Do we want the city of consumption, of plunder, of individualism, the city of “save himself who can”? We certainly do not, because in these times more than ever, strength lies in cooperation.

Do you want the funeral city of evictions and lies, the funeral city of facades without life in its interior? We most certainly do not, because to resist is to create where they want to impose their death on us.

Enough with the lies, enough with deceiving the citizenry, enough with selling your mandate for a handful of coins.

Francisco de la Torre:
The La Invisible building is safe, and this is what the Agency for Urbanism has shown.

Francisco de la Torre:
The building has been conserved despite you and your government, because this community loves it, has taken care of it, with uncountable hours of effort and scraped-together support from wallets holding less than you can imagine.   

Francisco de la Torre:
La Invisible has complied with each and every requirement that was agreed to for purposes of signing the transfer of the building’s use. It is you who has not complied, it is you who deceives the citizenry and covers up the fact that the legal situation is one of cesión en precario.[i] It is you who covers up that this should prevent eviction, by the force of what was just announced.

Francisco de Torre, head manager of misery:
More than five years ago you received our project for rehabilitating the building. Tell the citizenry you claim to represent that you threw the project in the garbage, in spite of its being acclaimed by the municipality’s technical personnel and by the Ministry of Culture. Tell the Malagueñians that it was praised precisely for its quality, its uniqueness, for its connection to the citizenry, for sustainability and for its sense of the urban fabric. Tell them that it was acclaimed because it allowed for the redevelopment of the building without throwing anybody out. Tell us why you threw this project in the garbage.

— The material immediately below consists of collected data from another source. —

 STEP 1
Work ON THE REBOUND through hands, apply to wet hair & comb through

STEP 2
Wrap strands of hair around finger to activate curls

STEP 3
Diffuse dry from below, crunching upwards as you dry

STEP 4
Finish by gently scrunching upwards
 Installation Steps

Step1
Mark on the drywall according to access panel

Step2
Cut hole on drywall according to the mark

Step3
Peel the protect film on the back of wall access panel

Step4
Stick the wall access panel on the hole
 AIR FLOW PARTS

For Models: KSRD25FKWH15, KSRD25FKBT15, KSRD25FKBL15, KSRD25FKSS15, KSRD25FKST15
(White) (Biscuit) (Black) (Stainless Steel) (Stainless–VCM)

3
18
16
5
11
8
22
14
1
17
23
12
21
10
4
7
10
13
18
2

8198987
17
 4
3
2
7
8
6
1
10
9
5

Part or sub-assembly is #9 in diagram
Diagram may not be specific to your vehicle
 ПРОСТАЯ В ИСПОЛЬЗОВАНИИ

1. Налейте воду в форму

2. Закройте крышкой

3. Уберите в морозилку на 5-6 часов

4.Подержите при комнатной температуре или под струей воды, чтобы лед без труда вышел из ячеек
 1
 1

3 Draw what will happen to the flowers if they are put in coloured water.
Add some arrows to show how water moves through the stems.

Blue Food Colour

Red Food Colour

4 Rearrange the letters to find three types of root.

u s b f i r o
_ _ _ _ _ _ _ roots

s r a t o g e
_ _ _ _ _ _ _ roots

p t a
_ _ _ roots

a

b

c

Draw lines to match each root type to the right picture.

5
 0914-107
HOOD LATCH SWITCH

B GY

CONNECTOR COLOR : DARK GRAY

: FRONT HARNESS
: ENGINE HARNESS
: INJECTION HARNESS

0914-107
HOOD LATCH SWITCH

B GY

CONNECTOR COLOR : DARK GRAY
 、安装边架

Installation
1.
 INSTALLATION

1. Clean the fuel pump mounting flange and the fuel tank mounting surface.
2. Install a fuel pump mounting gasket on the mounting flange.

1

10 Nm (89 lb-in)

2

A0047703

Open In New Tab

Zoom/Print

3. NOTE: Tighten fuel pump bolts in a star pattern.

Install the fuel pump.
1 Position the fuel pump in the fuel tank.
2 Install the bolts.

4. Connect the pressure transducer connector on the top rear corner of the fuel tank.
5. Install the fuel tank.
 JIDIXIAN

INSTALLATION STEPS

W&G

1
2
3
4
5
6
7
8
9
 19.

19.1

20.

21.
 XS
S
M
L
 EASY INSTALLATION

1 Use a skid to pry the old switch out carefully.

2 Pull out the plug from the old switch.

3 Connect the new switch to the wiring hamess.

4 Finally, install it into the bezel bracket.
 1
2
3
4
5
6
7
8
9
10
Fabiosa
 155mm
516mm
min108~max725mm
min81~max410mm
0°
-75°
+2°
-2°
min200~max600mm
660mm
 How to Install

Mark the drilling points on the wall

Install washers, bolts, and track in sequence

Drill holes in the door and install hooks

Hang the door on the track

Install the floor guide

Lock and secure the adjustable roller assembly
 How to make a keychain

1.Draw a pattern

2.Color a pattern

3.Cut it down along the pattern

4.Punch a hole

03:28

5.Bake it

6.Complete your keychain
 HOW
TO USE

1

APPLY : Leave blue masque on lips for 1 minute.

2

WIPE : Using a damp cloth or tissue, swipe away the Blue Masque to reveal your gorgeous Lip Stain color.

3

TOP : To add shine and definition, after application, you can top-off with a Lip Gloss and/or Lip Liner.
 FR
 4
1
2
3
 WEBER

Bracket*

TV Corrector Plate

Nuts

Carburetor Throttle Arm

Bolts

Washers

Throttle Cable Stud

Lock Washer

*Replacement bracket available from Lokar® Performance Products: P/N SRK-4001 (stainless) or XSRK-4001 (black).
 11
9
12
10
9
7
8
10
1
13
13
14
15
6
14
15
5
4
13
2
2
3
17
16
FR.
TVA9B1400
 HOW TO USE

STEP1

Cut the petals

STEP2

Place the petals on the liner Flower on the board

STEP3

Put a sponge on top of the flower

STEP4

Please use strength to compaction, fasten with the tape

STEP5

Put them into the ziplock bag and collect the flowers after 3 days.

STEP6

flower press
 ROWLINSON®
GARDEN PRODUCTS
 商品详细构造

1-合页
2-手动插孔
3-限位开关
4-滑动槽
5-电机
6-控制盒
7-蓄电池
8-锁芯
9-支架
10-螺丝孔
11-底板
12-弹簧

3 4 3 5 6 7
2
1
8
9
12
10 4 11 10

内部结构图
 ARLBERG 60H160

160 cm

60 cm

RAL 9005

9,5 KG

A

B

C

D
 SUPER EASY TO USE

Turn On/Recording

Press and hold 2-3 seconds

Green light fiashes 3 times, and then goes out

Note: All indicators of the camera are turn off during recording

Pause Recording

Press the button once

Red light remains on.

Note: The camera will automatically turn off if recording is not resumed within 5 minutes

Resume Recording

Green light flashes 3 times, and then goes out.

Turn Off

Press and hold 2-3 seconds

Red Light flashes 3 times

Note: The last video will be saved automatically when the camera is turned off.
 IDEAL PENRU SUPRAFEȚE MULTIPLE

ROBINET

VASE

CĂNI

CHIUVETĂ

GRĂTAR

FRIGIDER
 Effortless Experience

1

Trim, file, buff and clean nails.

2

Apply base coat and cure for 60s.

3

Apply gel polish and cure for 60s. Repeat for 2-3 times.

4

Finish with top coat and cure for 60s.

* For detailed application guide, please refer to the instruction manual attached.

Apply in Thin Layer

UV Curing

You threw it away because it was full of life and happiness, and you cannot deal with that. Do you know why you really threw it away, sir manager of misery? You threw it away because in it you saw what an institution of the common is, an institution so different from your office of sadness.
Casa Invisible is community, and community makes the city. You are not called mayor because you are not such from the moment you failed to understand something so simple.

Do you know, Francisco de la Torre, what happens to institutions that do not meet their commitments? Their head manager gets thrown out. This is you. You ARE evictable. But Casa Invisible is not, because life and happiness live on. And they will do so in the same building that we have been caring for since 2007.










[i] Translator’s note: i.e., transfer without contract or payment for an undetermined duration.